From: Glendinning, Ian <Ian.Glendinning@intergraph.com>
Date: Mon, 5 Mar 2007 09:25:57 -0600
To: "Hans Teijgeler" <hans.teijgeler@quicknet.nl>, "Tim Berners-Lee" <timbl@w3.org>
Cc: "SW-forum" <semantic-web@w3.org>, "West, Matthew" <matthew.west@shell.com>
Message-ID: <45765D73CA48A247897BB33D7667A71301CB5368@US-MAIL.ingrnet.com>
Hans, Tim, Matthew, et al,

As a long term active member of the ISO-15926 community, I also support
a "Fractal View" (though I've not closely followed the most recent W3C
developments in this area). The two views are not exclusive.

The key word is "view".

The only effective "global ontology" will simply be the superset of all
the other overlapping "fractal" ontologies.

One aspect in the ISO-15926 space that I have supported most strongly is
our "Templates" work, and most important that our schema fragment
templates form part of an extensible virtual library. There, a key
feature is the possibility that whilst we are pulling together an
information set "for a purpose" (a view, for a given business domain)
the schema fragments of the component parts need not all form part of
the same super-schema or the one global ontology. (The "assembly" model
for that view may be nested hierarchically, but the component parts may
simply be part of many overlapping ontologies.)

So long as the schema (and identity) of each fragment is known (or
sufficiently known for the purpose, not all schemas are created equal)
then we have a workable and manageable situation IMHO, (subject to
caveats about performance etc in applications in given domains, and even
business domains are really just "communities" drawn together for a
given common set of business needs - but those same members are also
part of other "communities").

I first saw the connection between our ISO-15926 Templates and the wider
"freely evolving" web ontologies, back in our late 90's KnoW days, when
I remember bringing to the table Jorn Barger's "Fractal Thicket" model,
from the 80's, as an antidote to simple ontologies.

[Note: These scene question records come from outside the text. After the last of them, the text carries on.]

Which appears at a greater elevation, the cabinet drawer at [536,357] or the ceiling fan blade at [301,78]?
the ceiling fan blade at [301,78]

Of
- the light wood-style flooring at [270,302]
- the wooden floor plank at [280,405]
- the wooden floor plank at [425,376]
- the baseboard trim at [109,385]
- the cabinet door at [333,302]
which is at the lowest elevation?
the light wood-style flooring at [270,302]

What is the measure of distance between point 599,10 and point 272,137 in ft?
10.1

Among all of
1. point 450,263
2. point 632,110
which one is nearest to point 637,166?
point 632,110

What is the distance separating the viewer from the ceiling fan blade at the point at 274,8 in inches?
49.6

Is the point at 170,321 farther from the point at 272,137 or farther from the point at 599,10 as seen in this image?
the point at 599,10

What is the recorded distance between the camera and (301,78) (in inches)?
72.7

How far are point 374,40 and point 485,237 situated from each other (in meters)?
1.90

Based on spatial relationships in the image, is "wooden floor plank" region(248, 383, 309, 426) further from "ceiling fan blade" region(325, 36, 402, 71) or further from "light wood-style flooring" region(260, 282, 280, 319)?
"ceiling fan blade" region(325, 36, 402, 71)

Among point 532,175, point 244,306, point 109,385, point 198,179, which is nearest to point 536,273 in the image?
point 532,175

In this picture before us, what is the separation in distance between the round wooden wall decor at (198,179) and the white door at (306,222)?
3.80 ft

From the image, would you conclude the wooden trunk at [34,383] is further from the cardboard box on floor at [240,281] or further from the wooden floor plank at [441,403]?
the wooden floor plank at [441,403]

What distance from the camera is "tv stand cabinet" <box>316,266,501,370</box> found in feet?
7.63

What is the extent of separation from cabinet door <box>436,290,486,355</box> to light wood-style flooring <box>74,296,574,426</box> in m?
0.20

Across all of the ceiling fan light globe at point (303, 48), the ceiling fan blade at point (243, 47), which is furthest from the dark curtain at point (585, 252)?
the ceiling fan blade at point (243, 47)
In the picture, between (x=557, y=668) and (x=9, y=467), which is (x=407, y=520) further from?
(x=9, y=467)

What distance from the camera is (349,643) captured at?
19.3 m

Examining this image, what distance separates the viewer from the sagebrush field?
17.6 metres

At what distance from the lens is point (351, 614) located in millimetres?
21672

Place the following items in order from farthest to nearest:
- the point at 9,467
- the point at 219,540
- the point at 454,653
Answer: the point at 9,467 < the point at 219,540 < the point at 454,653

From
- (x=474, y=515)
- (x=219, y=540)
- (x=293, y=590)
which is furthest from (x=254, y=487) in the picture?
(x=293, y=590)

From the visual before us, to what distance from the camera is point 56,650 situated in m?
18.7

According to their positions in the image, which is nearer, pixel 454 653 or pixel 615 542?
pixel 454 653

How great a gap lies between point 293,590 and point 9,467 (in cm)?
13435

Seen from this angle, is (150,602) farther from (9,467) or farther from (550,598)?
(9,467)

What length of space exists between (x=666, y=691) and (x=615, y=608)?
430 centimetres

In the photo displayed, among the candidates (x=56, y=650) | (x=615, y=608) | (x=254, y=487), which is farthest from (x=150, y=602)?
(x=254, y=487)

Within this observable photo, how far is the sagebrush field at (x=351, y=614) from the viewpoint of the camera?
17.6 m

I think we are right to promote key aspects of the ISO-15926 work
(Templates & Reference Data approaches, and the IIDEAS information
architecture concepts) to the wider community, but the idea that the
explicit "generic" schema will satisfy all needs, or could do so in any
practical manageable sense, is not necessarily the most valuable aspect
to promote.

Hope that is considered constructive.
 
Regards
Ian Glendinning

-----Original Message-----
From: Hans Teijgeler [mailto:hans.teijgeler@quicknet.nl] 
Sent: Sunday, March 04, 2007 4:49 AM
To: 'Tim Berners-Lee'
Cc: 'SW-forum'; 'West, Matthew'
Subject: RE: Fractal communities: Was: Rich semantics and expressiveness

Hi Tim,

In the eighties we, the EPC contractors (EPC = Engineering, Procurement,
Construction) involved in the process industries (oil & gas, chemical,
etc),
started working on sharing data amongst applications used within our own
company. Handing over the data of any newly built plant to the
Owner/Operator (e.g. Shell, DuPont) in an electronic format that makes
sense, was and still is quite a problem.

Then the ecomomy started to globalize, and the projects grew in size and
complexity. As a result our business has become rather "promiscuous",
i.e.
we work together with many companies around the globe, including our
competitors, in a different mix of partners and roles for each project.
Given the fact that the larger EPC contractors work on some 1000 to 2000
projects, very small to very large, at any time, you can see the
problem.
Our "community", using your term, spreads over the entire globe and over
thousands of companies with umpty interrelated disciplines, each doing
their
part, and each producing and requiring information. In the end there is
only
ONE plant, materialwise fully integrated. But not so the representation
of
its information.

The industry then picked up the concept of gathering and storing
lifecycle
information. In 1988 we started with data modelling, in 2003 it finally
became an ISO standard (ISO 15926-2). The reference data (ISO
15926-4)(ontology) I mentioned is the result of work by hundreds of
domain
experts. We are working now on a Semantic Web implementation of all this
(ISO 15926-7)[1].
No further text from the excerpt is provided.